Grief Guide Part 4: When to Seek Professional Support

Updated: Jun 3

Grief is an intricate journey marked by a myriad of emotions and challenges, yet sometimes, its weight becomes unbearable, hindering our ability to navigate life's daily demands. Knowing when to reach out for professional support can be a crucial step in finding solace and reclaiming stability amidst the turmoil of loss.


Research indicates that approximately 10-20% of individuals may develop complicated grief following the death of a loved one [1]. This form of grief is characterized by persistent and debilitating symptoms that interfere with daily functioning. Signs that it might be time to seek professional help include [2]:


  • Avoiding people and social interactions

  • Isolating oneself from friends and family

  • Struggling to manage routine tasks and responsibilities

  • Difficulty maintaining personal hygiene and attending to household chores

  • Feeling disconnected from others and unable to engage in activities once enjoyed


If you notice that your ability to manage daily functioning is significantly impaired, it's essential to consider seeking therapy. Tasks that were once manageable may suddenly feel insurmountable, leading to feelings of frustration, helplessness, and despair.

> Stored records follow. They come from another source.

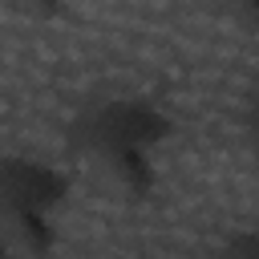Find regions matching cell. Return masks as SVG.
I'll return each instance as SVG.
<instances>
[{
  "instance_id": "6da1fadb",
  "label": "cell",
  "mask_w": 259,
  "mask_h": 259,
  "mask_svg": "<svg viewBox=\"0 0 259 259\" xmlns=\"http://www.w3.org/2000/svg\"><path fill=\"white\" fill-rule=\"evenodd\" d=\"M69 154L93 166L117 194L142 202L158 186V154L174 138V113L142 93L89 101L69 121Z\"/></svg>"
},
{
  "instance_id": "7a4b0ae2",
  "label": "cell",
  "mask_w": 259,
  "mask_h": 259,
  "mask_svg": "<svg viewBox=\"0 0 259 259\" xmlns=\"http://www.w3.org/2000/svg\"><path fill=\"white\" fill-rule=\"evenodd\" d=\"M73 198V174L57 162L16 154L0 166V231L24 259H49L61 243V214Z\"/></svg>"
},
{
  "instance_id": "3957f363",
  "label": "cell",
  "mask_w": 259,
  "mask_h": 259,
  "mask_svg": "<svg viewBox=\"0 0 259 259\" xmlns=\"http://www.w3.org/2000/svg\"><path fill=\"white\" fill-rule=\"evenodd\" d=\"M219 259H259V227H243V231H235V235L223 243Z\"/></svg>"
},
{
  "instance_id": "277c9868",
  "label": "cell",
  "mask_w": 259,
  "mask_h": 259,
  "mask_svg": "<svg viewBox=\"0 0 259 259\" xmlns=\"http://www.w3.org/2000/svg\"><path fill=\"white\" fill-rule=\"evenodd\" d=\"M243 138H247V150H251L255 162H259V93L251 97V105H247V113H243Z\"/></svg>"
},
{
  "instance_id": "5b68a950",
  "label": "cell",
  "mask_w": 259,
  "mask_h": 259,
  "mask_svg": "<svg viewBox=\"0 0 259 259\" xmlns=\"http://www.w3.org/2000/svg\"><path fill=\"white\" fill-rule=\"evenodd\" d=\"M223 4H227V12H231L239 24L259 28V0H223Z\"/></svg>"
},
{
  "instance_id": "8992f818",
  "label": "cell",
  "mask_w": 259,
  "mask_h": 259,
  "mask_svg": "<svg viewBox=\"0 0 259 259\" xmlns=\"http://www.w3.org/2000/svg\"><path fill=\"white\" fill-rule=\"evenodd\" d=\"M24 12H32V16H57L69 0H16Z\"/></svg>"
}]
</instances>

Studies have shown that individuals who experience complicated grief are at increased risk for developing depression and anxiety disorders [3]. Therefore, if you find yourself grappling with persistent sadness, overwhelming anxiety, or a sense of hopelessness that pervades your daily life, it's crucial to prioritize your mental health and seek professional support.

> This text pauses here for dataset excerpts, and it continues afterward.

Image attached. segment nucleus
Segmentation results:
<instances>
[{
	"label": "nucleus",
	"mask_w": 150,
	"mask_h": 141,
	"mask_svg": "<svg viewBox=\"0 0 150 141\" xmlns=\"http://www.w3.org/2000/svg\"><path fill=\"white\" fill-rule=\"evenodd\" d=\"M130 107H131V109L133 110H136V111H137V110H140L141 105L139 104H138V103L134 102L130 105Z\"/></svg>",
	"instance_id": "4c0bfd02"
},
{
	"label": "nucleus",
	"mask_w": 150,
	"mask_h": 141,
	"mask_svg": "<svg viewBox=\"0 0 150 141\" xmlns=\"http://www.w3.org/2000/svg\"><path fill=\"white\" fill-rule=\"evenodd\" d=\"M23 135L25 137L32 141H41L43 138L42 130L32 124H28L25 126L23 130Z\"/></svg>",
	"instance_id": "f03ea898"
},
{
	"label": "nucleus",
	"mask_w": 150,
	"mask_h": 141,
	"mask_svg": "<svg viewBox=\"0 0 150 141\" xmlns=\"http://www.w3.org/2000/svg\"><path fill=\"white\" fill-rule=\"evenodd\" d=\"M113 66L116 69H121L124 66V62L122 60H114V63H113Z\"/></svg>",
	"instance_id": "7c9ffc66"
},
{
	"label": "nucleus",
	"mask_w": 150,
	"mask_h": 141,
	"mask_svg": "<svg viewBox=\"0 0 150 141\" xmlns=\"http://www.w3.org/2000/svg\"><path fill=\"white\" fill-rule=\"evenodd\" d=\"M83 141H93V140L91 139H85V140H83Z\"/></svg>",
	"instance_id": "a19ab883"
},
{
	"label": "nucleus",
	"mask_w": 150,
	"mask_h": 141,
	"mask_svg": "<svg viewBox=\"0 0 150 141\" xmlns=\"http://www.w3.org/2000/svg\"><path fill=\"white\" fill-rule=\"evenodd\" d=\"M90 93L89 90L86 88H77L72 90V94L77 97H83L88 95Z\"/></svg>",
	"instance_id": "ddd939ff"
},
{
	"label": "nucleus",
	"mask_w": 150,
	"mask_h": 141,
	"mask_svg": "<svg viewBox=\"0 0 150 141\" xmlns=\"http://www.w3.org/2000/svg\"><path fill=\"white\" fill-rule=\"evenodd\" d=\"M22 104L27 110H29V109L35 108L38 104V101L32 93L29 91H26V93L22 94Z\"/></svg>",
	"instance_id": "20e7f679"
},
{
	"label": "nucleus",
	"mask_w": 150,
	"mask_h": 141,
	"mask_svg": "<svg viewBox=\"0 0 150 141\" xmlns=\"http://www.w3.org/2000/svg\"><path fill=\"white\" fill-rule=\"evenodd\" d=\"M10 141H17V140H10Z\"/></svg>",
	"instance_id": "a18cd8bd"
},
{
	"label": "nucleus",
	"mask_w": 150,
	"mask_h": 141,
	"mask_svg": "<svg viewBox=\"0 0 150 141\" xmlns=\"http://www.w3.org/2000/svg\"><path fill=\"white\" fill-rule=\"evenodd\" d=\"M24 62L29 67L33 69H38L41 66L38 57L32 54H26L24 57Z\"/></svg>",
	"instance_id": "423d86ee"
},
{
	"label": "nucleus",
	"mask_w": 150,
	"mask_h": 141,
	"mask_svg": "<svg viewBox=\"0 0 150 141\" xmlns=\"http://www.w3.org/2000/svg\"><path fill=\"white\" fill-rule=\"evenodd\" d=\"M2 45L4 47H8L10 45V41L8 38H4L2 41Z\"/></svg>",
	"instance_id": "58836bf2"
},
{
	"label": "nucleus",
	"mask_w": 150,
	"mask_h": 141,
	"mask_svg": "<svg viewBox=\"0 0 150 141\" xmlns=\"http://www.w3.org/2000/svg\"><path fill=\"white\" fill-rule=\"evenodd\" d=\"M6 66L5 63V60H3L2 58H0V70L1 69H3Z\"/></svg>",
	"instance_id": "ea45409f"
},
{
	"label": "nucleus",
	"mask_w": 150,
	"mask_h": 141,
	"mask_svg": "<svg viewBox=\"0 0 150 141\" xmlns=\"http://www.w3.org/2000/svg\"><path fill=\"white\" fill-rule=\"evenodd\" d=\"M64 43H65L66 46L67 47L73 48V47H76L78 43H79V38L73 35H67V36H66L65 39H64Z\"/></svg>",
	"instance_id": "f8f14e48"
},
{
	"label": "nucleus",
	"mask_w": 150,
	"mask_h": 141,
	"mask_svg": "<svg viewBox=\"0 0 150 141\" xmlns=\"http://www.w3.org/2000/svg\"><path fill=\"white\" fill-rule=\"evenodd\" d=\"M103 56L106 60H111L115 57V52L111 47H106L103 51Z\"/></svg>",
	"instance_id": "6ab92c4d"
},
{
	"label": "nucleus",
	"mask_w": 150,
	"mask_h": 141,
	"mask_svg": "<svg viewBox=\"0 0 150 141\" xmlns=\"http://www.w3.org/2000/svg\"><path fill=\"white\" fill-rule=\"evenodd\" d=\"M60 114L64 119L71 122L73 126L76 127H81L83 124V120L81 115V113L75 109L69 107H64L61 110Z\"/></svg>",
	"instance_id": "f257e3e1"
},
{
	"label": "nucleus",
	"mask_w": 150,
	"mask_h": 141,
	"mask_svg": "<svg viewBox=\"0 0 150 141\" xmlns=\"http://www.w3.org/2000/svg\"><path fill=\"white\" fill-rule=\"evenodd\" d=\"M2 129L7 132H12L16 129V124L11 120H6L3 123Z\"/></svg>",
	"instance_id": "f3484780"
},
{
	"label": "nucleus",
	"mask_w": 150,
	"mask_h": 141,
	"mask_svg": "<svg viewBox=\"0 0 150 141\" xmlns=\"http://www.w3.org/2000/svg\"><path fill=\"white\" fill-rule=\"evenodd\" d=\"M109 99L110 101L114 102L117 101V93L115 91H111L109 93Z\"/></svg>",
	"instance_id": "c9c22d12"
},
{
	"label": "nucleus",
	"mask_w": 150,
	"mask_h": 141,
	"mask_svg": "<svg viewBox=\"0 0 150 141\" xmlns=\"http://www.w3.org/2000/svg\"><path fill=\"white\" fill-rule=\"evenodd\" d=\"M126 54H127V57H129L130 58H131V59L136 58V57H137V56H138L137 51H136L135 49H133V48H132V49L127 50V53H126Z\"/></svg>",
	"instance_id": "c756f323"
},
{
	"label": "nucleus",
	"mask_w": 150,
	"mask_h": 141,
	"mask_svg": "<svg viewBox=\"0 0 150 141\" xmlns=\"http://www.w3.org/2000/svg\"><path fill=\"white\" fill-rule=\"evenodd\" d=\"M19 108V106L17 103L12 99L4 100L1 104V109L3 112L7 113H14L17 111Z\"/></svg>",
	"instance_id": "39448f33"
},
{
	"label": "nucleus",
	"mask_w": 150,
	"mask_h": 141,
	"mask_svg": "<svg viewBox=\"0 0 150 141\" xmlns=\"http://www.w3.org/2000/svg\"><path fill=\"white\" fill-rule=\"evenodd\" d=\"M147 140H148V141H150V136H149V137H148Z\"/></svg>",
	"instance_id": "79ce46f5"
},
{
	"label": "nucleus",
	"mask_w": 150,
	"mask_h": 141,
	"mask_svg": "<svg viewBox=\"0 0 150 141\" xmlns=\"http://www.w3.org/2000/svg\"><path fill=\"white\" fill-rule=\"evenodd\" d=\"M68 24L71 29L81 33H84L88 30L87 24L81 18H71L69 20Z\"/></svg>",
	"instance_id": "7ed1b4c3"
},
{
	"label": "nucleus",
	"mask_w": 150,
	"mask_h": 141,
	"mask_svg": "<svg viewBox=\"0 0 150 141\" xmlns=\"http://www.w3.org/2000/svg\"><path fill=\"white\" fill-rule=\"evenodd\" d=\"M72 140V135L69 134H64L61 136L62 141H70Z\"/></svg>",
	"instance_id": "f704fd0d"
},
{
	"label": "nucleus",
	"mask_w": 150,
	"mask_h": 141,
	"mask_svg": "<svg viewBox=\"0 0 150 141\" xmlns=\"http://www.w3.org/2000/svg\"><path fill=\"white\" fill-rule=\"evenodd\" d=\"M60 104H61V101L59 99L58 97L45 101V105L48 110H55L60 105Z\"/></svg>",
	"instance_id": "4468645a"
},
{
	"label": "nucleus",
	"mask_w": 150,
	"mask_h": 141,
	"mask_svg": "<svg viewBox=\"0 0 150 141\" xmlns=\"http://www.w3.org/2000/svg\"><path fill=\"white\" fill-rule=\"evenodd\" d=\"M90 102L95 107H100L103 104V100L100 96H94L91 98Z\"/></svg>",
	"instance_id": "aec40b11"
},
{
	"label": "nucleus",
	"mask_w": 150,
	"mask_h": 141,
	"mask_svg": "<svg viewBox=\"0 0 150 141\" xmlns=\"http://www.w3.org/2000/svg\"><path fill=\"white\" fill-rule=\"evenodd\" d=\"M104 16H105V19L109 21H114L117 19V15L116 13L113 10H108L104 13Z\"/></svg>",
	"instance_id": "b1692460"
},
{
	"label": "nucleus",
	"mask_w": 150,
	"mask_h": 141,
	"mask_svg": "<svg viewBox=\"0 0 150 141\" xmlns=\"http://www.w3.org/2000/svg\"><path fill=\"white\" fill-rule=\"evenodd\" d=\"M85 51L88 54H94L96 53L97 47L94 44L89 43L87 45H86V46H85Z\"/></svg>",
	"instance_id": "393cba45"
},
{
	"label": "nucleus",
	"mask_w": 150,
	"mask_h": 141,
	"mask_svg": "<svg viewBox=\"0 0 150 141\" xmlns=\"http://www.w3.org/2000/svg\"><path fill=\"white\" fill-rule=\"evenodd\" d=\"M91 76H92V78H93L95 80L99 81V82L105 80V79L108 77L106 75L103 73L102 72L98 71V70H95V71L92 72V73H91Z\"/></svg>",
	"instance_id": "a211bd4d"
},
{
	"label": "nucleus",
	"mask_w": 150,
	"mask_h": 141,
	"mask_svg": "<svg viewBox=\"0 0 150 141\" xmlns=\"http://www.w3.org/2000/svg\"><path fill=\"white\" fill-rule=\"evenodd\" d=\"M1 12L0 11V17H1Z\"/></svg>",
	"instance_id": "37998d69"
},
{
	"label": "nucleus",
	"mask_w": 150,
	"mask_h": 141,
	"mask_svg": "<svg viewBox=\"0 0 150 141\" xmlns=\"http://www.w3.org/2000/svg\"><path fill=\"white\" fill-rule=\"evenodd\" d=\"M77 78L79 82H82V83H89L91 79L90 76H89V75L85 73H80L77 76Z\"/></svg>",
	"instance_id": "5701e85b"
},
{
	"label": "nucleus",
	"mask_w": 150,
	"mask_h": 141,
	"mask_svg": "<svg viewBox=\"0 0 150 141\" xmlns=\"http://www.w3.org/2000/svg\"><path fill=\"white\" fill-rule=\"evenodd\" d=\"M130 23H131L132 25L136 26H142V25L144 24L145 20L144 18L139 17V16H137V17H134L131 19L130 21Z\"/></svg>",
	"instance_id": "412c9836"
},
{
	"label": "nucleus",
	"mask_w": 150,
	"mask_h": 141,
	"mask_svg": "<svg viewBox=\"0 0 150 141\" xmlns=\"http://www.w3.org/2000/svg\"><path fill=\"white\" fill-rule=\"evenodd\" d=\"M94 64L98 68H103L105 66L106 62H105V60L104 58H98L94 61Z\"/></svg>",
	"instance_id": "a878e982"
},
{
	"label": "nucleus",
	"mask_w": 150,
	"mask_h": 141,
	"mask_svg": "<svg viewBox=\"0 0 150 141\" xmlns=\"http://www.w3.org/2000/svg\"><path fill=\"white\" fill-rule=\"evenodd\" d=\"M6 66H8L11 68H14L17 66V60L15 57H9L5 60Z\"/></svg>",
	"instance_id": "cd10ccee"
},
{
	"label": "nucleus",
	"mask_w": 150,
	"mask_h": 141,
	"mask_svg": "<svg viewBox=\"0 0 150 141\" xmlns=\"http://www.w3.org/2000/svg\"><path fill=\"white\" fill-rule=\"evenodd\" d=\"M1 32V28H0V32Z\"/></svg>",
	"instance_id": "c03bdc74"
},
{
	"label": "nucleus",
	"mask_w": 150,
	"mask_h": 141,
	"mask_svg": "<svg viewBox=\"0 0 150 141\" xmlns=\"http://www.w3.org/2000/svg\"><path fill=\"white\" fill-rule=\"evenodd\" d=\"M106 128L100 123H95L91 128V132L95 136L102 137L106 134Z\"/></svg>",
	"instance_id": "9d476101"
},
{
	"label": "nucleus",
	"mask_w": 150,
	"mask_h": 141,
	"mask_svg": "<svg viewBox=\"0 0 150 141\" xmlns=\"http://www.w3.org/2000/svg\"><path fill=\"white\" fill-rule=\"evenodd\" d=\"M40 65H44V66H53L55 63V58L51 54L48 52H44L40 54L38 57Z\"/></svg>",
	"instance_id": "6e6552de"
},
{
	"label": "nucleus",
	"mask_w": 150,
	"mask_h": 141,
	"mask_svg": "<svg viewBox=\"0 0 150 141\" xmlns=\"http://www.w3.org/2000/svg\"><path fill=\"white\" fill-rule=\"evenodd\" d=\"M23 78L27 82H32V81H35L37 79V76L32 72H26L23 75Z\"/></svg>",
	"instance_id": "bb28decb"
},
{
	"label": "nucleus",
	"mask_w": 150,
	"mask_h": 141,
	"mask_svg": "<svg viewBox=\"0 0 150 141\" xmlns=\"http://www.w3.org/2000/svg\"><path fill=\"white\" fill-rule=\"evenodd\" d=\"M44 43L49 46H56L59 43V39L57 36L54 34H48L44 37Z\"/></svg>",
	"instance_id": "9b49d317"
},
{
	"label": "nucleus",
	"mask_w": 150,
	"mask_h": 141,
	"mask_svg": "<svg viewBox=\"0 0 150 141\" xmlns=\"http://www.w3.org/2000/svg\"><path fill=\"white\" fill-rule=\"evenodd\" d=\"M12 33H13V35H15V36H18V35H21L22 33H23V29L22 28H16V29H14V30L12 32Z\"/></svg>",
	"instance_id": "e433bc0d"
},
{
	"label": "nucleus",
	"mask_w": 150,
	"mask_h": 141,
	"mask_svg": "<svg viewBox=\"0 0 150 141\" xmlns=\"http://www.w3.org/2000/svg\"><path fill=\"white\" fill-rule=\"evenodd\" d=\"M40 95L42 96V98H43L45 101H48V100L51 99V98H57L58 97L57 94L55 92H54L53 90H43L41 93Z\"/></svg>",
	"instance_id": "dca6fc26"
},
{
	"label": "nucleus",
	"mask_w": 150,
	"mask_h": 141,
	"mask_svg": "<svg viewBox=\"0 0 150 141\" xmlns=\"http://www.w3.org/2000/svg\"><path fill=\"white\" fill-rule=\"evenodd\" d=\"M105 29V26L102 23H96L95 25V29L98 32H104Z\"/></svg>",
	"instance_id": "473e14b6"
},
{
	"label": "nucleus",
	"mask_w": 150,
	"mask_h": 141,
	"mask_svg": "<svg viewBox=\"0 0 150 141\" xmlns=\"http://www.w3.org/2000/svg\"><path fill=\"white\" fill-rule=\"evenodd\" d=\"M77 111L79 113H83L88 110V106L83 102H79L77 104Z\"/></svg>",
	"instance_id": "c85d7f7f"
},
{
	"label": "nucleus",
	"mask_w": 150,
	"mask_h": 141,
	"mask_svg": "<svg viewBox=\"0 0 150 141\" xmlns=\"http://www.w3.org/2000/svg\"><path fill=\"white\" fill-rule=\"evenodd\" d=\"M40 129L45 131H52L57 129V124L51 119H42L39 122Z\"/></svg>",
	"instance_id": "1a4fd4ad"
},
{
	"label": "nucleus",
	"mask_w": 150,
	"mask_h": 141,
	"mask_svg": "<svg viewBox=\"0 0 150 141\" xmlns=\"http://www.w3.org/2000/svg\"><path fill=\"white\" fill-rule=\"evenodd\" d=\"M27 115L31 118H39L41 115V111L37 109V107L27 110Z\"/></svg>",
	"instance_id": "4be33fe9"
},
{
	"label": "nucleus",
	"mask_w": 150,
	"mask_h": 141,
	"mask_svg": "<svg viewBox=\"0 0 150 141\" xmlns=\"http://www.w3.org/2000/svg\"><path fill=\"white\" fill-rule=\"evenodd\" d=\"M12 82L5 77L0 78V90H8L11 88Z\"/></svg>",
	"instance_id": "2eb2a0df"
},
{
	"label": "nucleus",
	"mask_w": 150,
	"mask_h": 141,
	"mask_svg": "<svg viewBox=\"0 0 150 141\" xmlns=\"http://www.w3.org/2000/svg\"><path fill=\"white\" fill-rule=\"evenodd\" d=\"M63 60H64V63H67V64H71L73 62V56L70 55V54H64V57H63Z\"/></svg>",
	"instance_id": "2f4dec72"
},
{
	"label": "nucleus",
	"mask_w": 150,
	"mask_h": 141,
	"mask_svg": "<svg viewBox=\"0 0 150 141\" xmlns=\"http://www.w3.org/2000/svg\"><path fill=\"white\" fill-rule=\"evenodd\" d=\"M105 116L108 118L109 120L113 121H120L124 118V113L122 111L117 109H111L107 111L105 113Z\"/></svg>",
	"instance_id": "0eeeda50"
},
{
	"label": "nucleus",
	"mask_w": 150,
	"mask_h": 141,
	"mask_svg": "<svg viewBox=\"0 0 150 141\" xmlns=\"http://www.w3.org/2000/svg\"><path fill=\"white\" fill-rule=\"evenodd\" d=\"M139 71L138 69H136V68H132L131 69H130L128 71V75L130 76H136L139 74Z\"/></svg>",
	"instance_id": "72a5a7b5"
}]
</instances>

Therapy can provide you with the tools and strategies needed to navigate the complexities of grief, manage symptoms of depression and anxiety, and cultivate resilience in the face of adversity [4].


Recognizing when to seek professional support for grief is a vital step in the healing process. If you find yourself avoiding people, isolating, and struggling to manage daily functioning in the aftermath of loss, it's essential to prioritize your mental health and reach out for help. Remember, seeking support is not a sign of weakness but rather a courageous step towards reclaiming your well-being and finding peace amidst the storm of grief.


References:

  1. Bonanno. George A, Bartrop, Kaltman. Stacey. The varieties of grief experience. Clinical Psychology Review  (2001, June 18). https://www.sciencedirect.com/science/article/abs/pii/S0272735800000623

  2. Shear, M. K. (2015). Complicated grief. New England Journal of Medicine, 372(2), 153-160.

  3. Katrine B. Komischke-Konnerup et al. ‘Complicated grief reactions’ is an umbrella term covering symptoms of prolonged grief disorder (PGS) and other post-loss complications. (2021, March 28). Co-occurrence of prolonged grief symptoms and symptoms of depression, anxiety, and posttraumatic stress in bereaved adults: A systematic review and meta-analysis. Journal of Affective Disorders Reports. https://www.sciencedirect.com/science/article/pii/S2666915321000676

  4. Lichtenthal, W. G., & Cruess, D. G. (2010). Effects of directed disclosure of loss on post-loss adjustment: An efficacy trial. Journal of Consulting and Clinical Psychology, 78(6), 870-879.